- U.S. coffee prices retreated on Wednesday, as investors cashed out of the market to lock in gains from the previous session’s more than 5% surge amid ongoing concerns over crop conditions in Brazil.

On the ICE Futures U.S. Exchange, Arabica coffee for July delivery fell 0.87%, or 1.82 cents, to trade at $2.0835 a pound during U.S. morning hours.

Coffee prices soared 5.34%, or 10.75 cents, on Tuesday to settle at $2.1190 a pound.

Arabica prices rallied to a 26-month high of $2.1892 a pound on April 23, as drought conditions in key coffee-growing regions in Brazil was expected to curb output.

Brazil is the world''s largest producer and exporter of Arabica coffee.

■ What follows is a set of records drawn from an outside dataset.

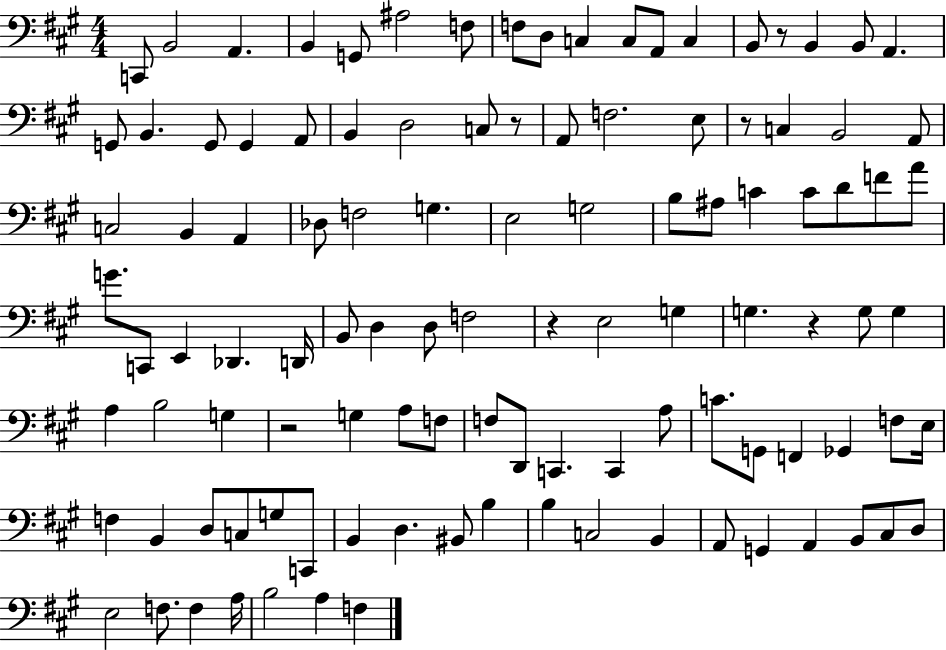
X:1
T:Untitled
M:4/4
L:1/4
K:A
C,,/2 B,,2 A,, B,, G,,/2 ^A,2 F,/2 F,/2 D,/2 C, C,/2 A,,/2 C, B,,/2 z/2 B,, B,,/2 A,, G,,/2 B,, G,,/2 G,, A,,/2 B,, D,2 C,/2 z/2 A,,/2 F,2 E,/2 z/2 C, B,,2 A,,/2 C,2 B,, A,, _D,/2 F,2 G, E,2 G,2 B,/2 ^A,/2 C C/2 D/2 F/2 A/2 G/2 C,,/2 E,, _D,, D,,/4 B,,/2 D, D,/2 F,2 z E,2 G, G, z G,/2 G, A, B,2 G, z2 G, A,/2 F,/2 F,/2 D,,/2 C,, C,, A,/2 C/2 G,,/2 F,, _G,, F,/2 E,/4 F, B,, D,/2 C,/2 G,/2 C,,/2 B,, D, ^B,,/2 B, B, C,2 B,, A,,/2 G,, A,, B,,/2 ^C,/2 D,/2 E,2 F,/2 F, A,/4 B,2 A, F,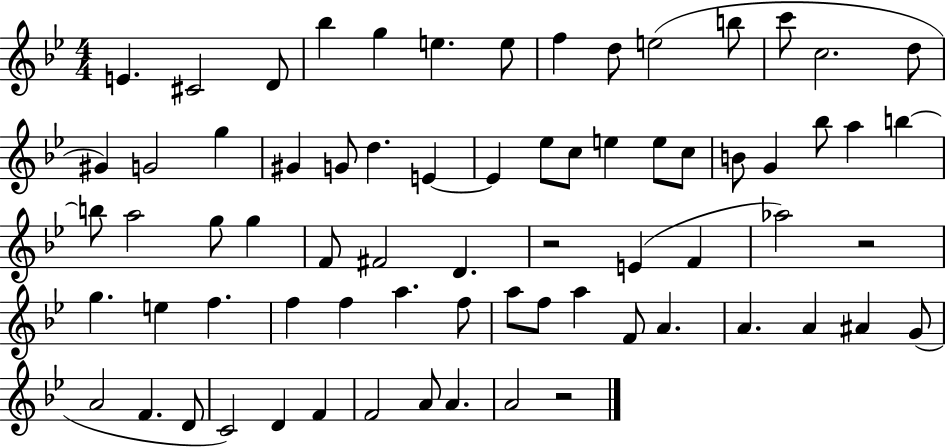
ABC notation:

X:1
T:Untitled
M:4/4
L:1/4
K:Bb
E ^C2 D/2 _b g e e/2 f d/2 e2 b/2 c'/2 c2 d/2 ^G G2 g ^G G/2 d E E _e/2 c/2 e e/2 c/2 B/2 G _b/2 a b b/2 a2 g/2 g F/2 ^F2 D z2 E F _a2 z2 g e f f f a f/2 a/2 f/2 a F/2 A A A ^A G/2 A2 F D/2 C2 D F F2 A/2 A A2 z2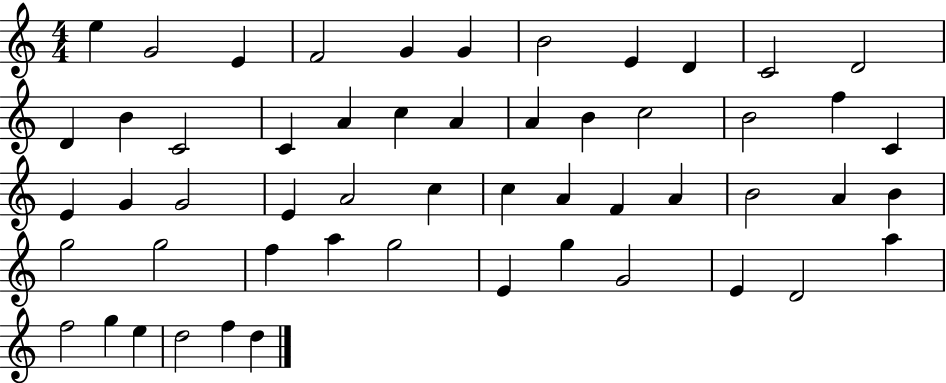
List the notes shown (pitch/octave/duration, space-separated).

E5/q G4/h E4/q F4/h G4/q G4/q B4/h E4/q D4/q C4/h D4/h D4/q B4/q C4/h C4/q A4/q C5/q A4/q A4/q B4/q C5/h B4/h F5/q C4/q E4/q G4/q G4/h E4/q A4/h C5/q C5/q A4/q F4/q A4/q B4/h A4/q B4/q G5/h G5/h F5/q A5/q G5/h E4/q G5/q G4/h E4/q D4/h A5/q F5/h G5/q E5/q D5/h F5/q D5/q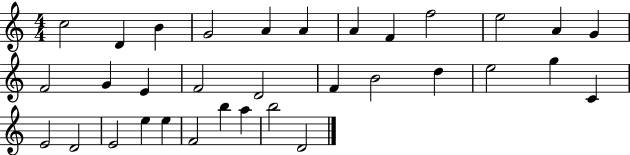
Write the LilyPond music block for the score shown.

{
  \clef treble
  \numericTimeSignature
  \time 4/4
  \key c \major
  c''2 d'4 b'4 | g'2 a'4 a'4 | a'4 f'4 f''2 | e''2 a'4 g'4 | \break f'2 g'4 e'4 | f'2 d'2 | f'4 b'2 d''4 | e''2 g''4 c'4 | \break e'2 d'2 | e'2 e''4 e''4 | f'2 b''4 a''4 | b''2 d'2 | \break \bar "|."
}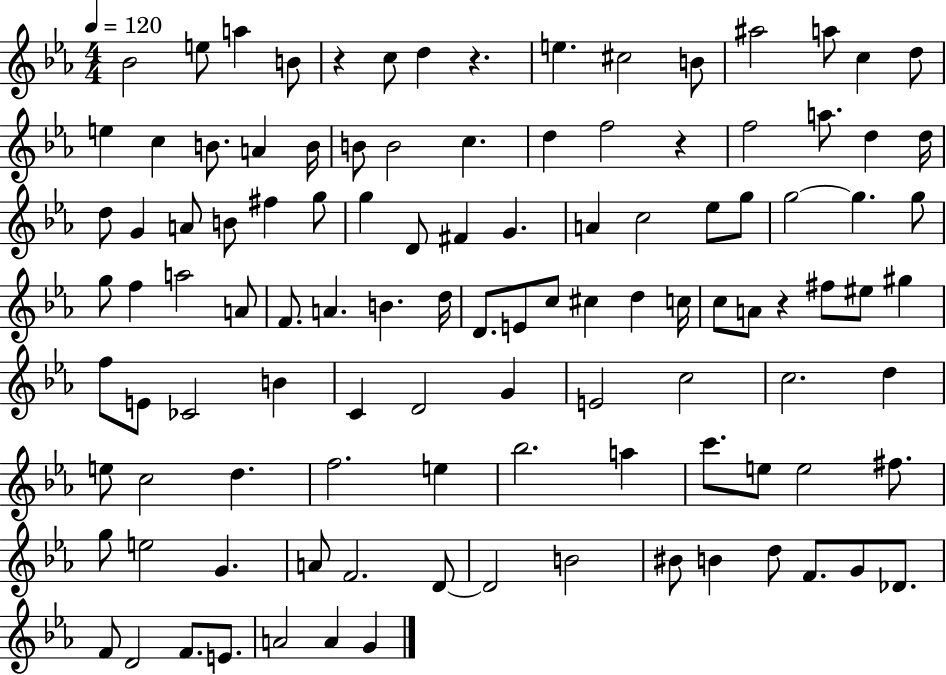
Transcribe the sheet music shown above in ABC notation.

X:1
T:Untitled
M:4/4
L:1/4
K:Eb
_B2 e/2 a B/2 z c/2 d z e ^c2 B/2 ^a2 a/2 c d/2 e c B/2 A B/4 B/2 B2 c d f2 z f2 a/2 d d/4 d/2 G A/2 B/2 ^f g/2 g D/2 ^F G A c2 _e/2 g/2 g2 g g/2 g/2 f a2 A/2 F/2 A B d/4 D/2 E/2 c/2 ^c d c/4 c/2 A/2 z ^f/2 ^e/2 ^g f/2 E/2 _C2 B C D2 G E2 c2 c2 d e/2 c2 d f2 e _b2 a c'/2 e/2 e2 ^f/2 g/2 e2 G A/2 F2 D/2 D2 B2 ^B/2 B d/2 F/2 G/2 _D/2 F/2 D2 F/2 E/2 A2 A G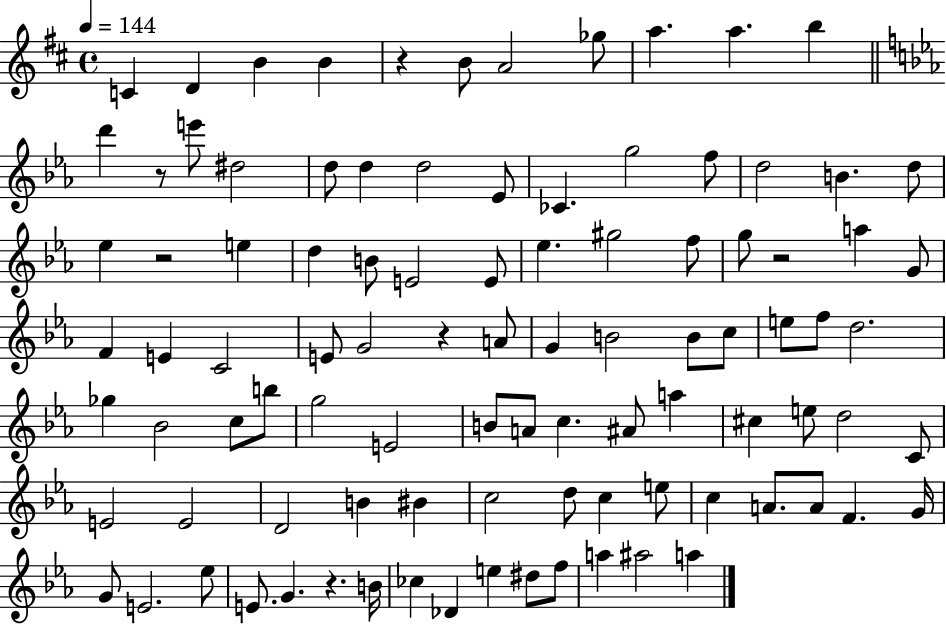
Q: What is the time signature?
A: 4/4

Meanwhile, U.S. sugar for July delivery advanced 0.65% to trade at $0.1773 a pound. Prices of the sweetener eased up 0.06% on Tuesday to settle at $0.1757 a pound.

Investors continued to monitor weather and crop conditions in top grower Brazil after the nation’s top cane industry group Unica said last week that output from the country’s main cane region will total 32.5 million tonnes, down 5% from 2013/14, citing a severe drought early in the year.

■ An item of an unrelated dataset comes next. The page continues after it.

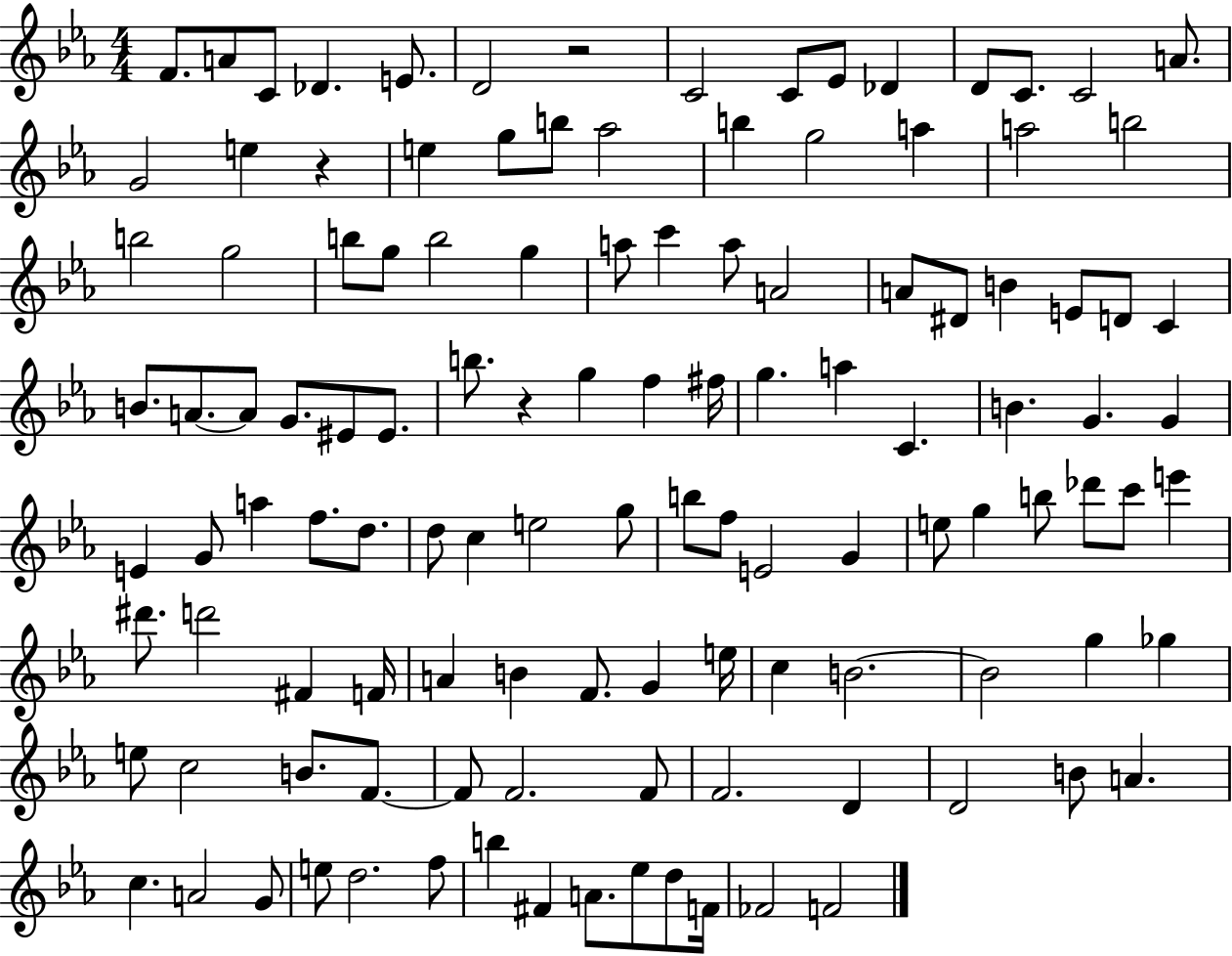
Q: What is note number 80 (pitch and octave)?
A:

Brazil is the world''s largest sugar producer and exporter, with the U.S. Department of Agriculture estimating the nation accounts for nearly 20% of global production and 39% of global sugar exports.

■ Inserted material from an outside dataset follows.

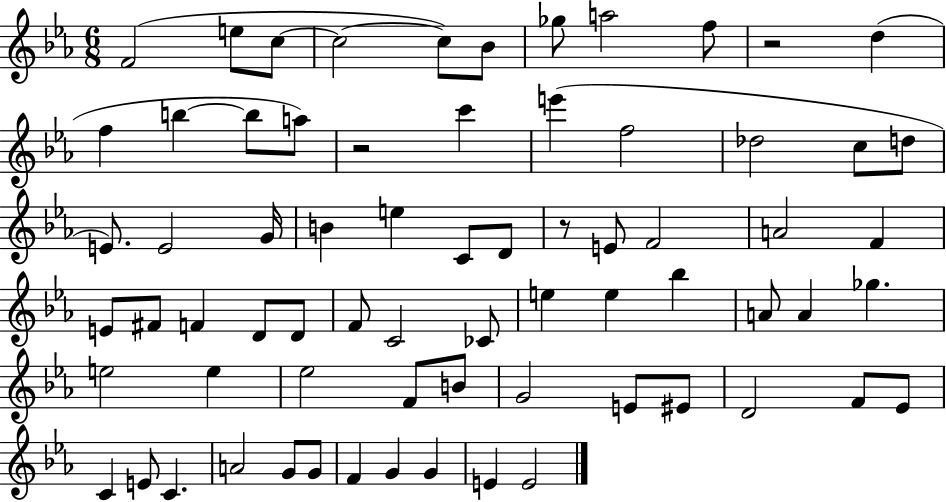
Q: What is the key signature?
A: EES major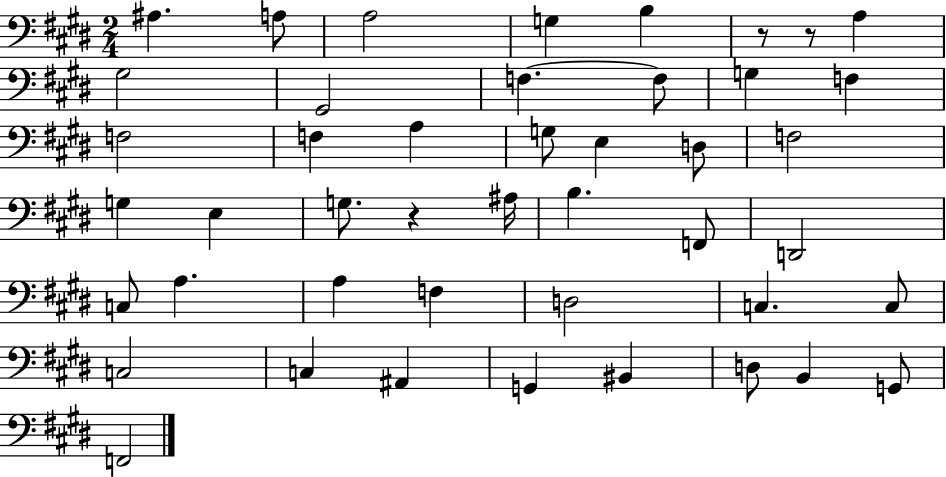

Elsewhere, U.S. cotton for July delivery inched up 0.04% to trade at $0.9410 a pound. The July cotton contract rallied 1.98% on Tuesday to end at $0.9406 a pound.

According to the U.S. Department of Agriculture, nearly 13% of the U.S. cotton crop was planted as of last week, compared to the five-year average of 18% for this time of year.